Nous sommes donc partis pour le parc mardi. Le temps était typiquement patagonique, donc nuageux, venteux et peu ensoleillé. Mais nous avons eu de la chance, car la pluie n'est tombée qu'à l'après-midi. Je peux juste dire que notre mémoire ne nous a pas trompés : ce parc national est définitivement quelque chose de très spécial. Quel que soit le temps. Nous avions du mal à croire à nos yeux. Après chaque virage, après chaque colline, nous avions des vues incomparables sur les formations rocheuses, les glaciers et les lacs et lagunes.

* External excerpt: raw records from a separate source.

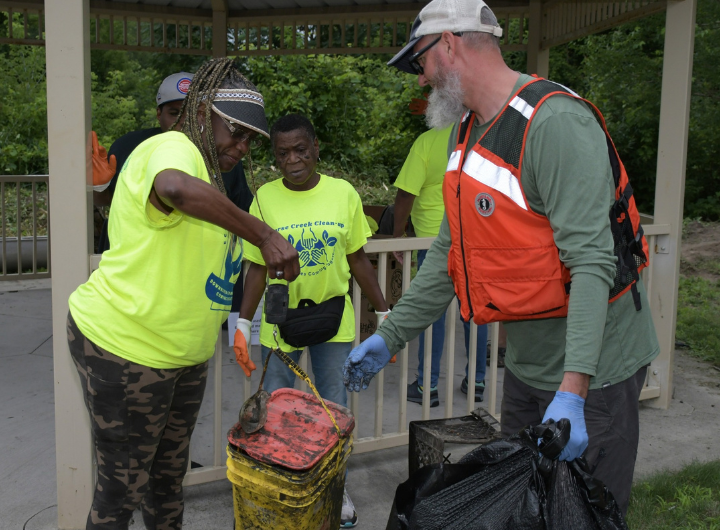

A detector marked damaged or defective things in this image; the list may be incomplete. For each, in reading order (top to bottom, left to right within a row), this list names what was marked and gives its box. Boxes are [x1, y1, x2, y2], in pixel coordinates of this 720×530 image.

rusty paint can lid [228, 386, 354, 468]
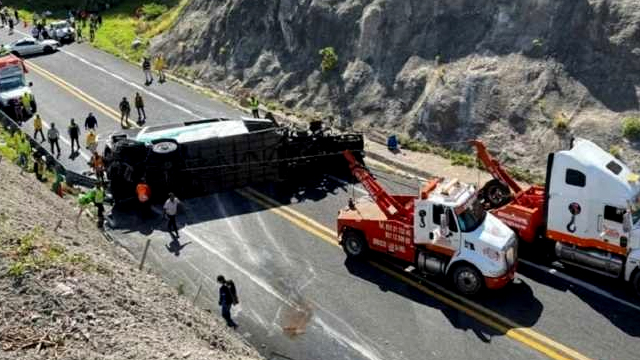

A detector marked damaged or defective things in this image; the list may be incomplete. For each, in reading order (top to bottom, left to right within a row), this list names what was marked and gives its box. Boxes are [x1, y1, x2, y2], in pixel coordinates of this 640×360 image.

overturned bus [107, 118, 362, 202]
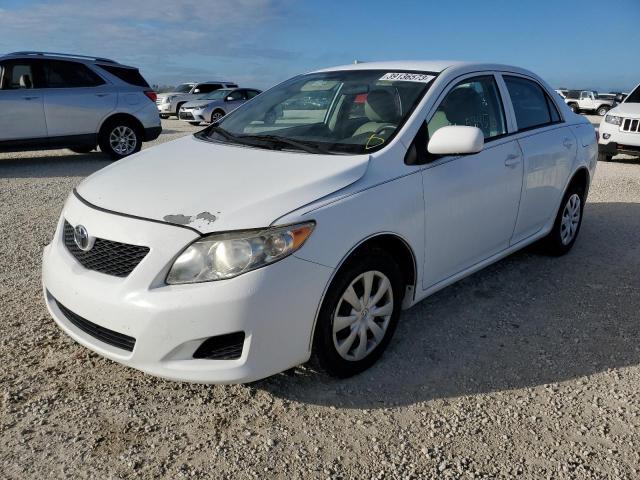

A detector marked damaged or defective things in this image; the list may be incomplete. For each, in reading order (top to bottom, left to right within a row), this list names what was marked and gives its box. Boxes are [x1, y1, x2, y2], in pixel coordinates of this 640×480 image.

paint chip damage on hood [77, 135, 370, 234]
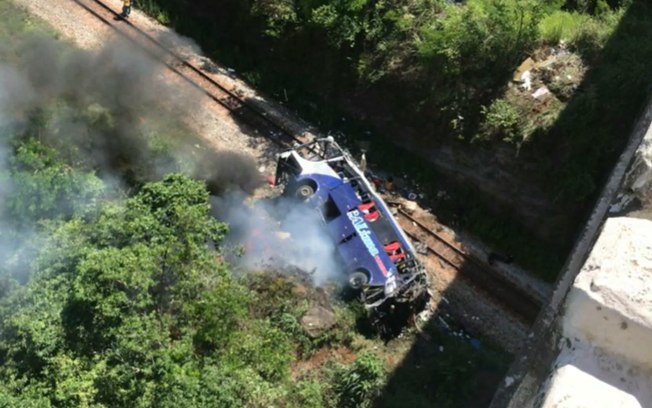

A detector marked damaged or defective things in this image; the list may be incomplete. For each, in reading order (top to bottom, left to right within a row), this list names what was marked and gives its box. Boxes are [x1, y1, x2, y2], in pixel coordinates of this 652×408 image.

overturned bus [274, 137, 428, 316]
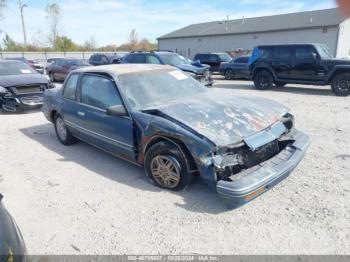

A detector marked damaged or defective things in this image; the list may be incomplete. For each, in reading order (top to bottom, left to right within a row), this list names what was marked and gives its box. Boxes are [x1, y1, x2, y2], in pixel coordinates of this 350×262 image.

damaged blue sedan [43, 64, 308, 207]
crumpled front end [198, 115, 310, 208]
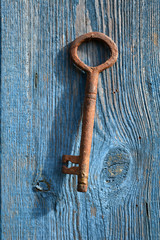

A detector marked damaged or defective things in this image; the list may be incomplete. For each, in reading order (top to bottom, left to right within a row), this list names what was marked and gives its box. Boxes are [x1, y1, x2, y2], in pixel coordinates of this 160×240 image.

rusty metal key [62, 32, 117, 193]
rust stain [62, 32, 118, 192]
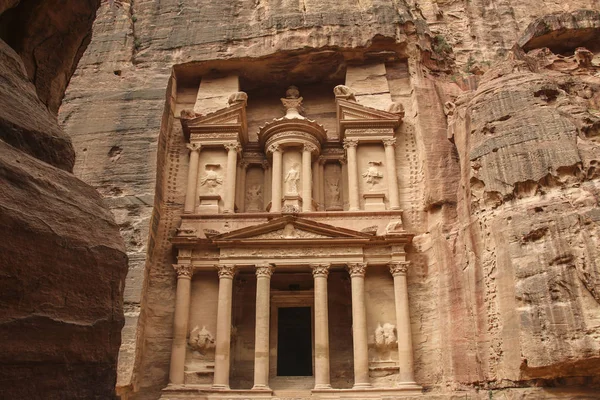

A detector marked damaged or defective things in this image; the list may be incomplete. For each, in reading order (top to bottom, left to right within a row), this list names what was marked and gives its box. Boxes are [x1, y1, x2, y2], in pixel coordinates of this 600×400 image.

broken pediment [183, 99, 248, 145]
broken pediment [210, 217, 370, 242]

Les couleurs étaient incroyables et les photos ne leur rendent absolument pas justice. Voici donc les photos du premier jour.
Et le lendemain, nous avons eu la chance indicible de pouvoir passer une journée sous un soleil éclatant dans le parc. C'était une journée incroyablement belle et nous sommes très reconnaissants d'avoir eu le privilège de vivre cela ici. Comme je l'ai dit, le premier jour est plutôt habituel. C'est pourquoi nous avons décidé de répéter la visite de la veille. Les photos suivront dans une section séparée, afin que personne ne se perde 😉. Mais ici aussi, je dois dire que les couleurs que nous avons vues ne transparaissent pas du tout sur les photos. Ce spectre est simplement indescriptible. Le séjour au Torres del Paine était incroyable. Je ne trouve pas de mot meilleur.
Enfin, nous avons visité la Cueva del Milodon, une grotte près de Puerto Natales. Des animaux désormais éteints, comme le Milodon, qui est aussi le symbole de la ville de Puerto Natales, ont vécu ici il y a environ 10 000 ans.